On “Love and Theft,” Dylan’s 43rd album, he returns to his roots. The man famous for being tangled up in the blues now finds himself completely immersed in them. “Love and Theft” is nothing less than a 57 minute, 32 second-long American music lesson. Our professor, the Dylan of old, the “Blood on the Tracks” and “John Wesley Harding” Dylan, takes the listener on a masterful ride through it all – folk, country rock, deep Southern blues, street-corner rockabilly and pre-rock pop.

Dylan delivers a no-gimmick, bare-bones sounding album, one that took only two weeks to record, giving it that rough live- band sound from the past, something noticeably absent on “Time Out of Mind.”

“Love and Theft” is wise and profound, both musically and lyrically, and the songs are full of ironic humor and witty tales of romance, mischief and mystery. It’s as good as anything Dylan released in his `60s heyday, while he still held the position as rock’s cynical political spokesperson for an entire generation.

Along with maybe Johnny Cash, Dylan remains the best at using song to tell stories of the innate struggles of human existence, dissecting everyday personal battles to create meaningful, intricate tales of loathing and self-demise. “Love and Theft” reinforces this skill as good as any Dylan album.

“I think of it as a greatest hits album, Volume One or Volume Two – without the hits. Not yet anyway,” Dylan said when asked about “Love and Theft.” That statement is not unlike the kind of sly jokes that appear throughout the album, whether he’s calling room service to “send up a room” in “Po’ Boy” or telling of a conversation between lovers in “Floater (Too Much to Ask)” – “Romeo, he said to Juliet/You got a full complexion/It doesn’t give your appearance a very youthful touch/Juliet said back to Romeo/Why don’t you just shove off/If it bothers you so much.”

“Love and Theft” starts off with the story of “Tweedle Dee & Tweedle Dum,” a country blues romp that tells the tale of two good-for-nothings waltzing through life. From there, the album weaves in and out through American blues in all its forms.

“Mississippi,” which Sheryl Crow recorded for 1998’s “The Globe Sessions,” is a gloomy folk ballad in which a pained Dylan proclaims, “Been in Mississippi a little too long.”

There’s signature Dylan traditional blues rock, with tracks like “Summer Days” and “High Water,” as well as the picturesque ballads (“Moonlight,” “Bye and Bye”) we’ve come to expect from his albums.

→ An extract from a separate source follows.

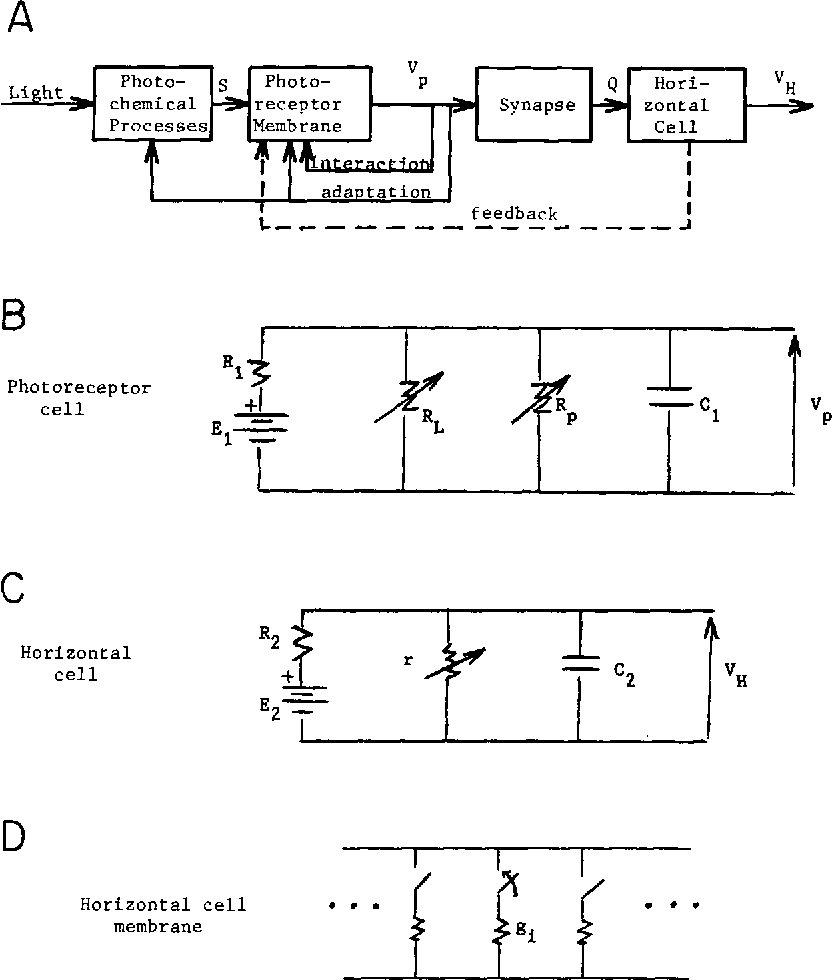 medium resolution of a block diagram of subsystems for the light horizontal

The album ends with the seven-minute long “Sugar Baby,” an enduring tale where Dylan wails with emotion only found in the blues – “I’ve got my back to the sun/ because the light is too intense/ I can’t see what everybody in the world is up against.”

Make no mistake, “Love and Theft” is a rock `n’ roll album, but more Chuck Berry and Bo Diddley than the Stones. It takes you back to the dirty days of an old-time touring blues musician, and here Dylan is that guy performing at a different poorly-lit club night after night. You can just picture him playing outside the pawn shop or under an overpass, guitar case open, half a buck or so of change inside.

He’s that fella you see when you peek over the newspaper you’re reading on the bus, legs crossed, strumming his guitar, a few passengers tapping their feet along to the music – some aware they’re doing it, some not.

He’s so raw with passion on “Love and Theft” it makes you believe life is rough for this wandering bluesman; maybe he’s sleeping under a different roof every night, or perhaps panhandling or swindling a tourist here and there for a couple extra bucks during the day. But the music he’s playing is good, and he knows it’s good. So he’s loving every minute of it.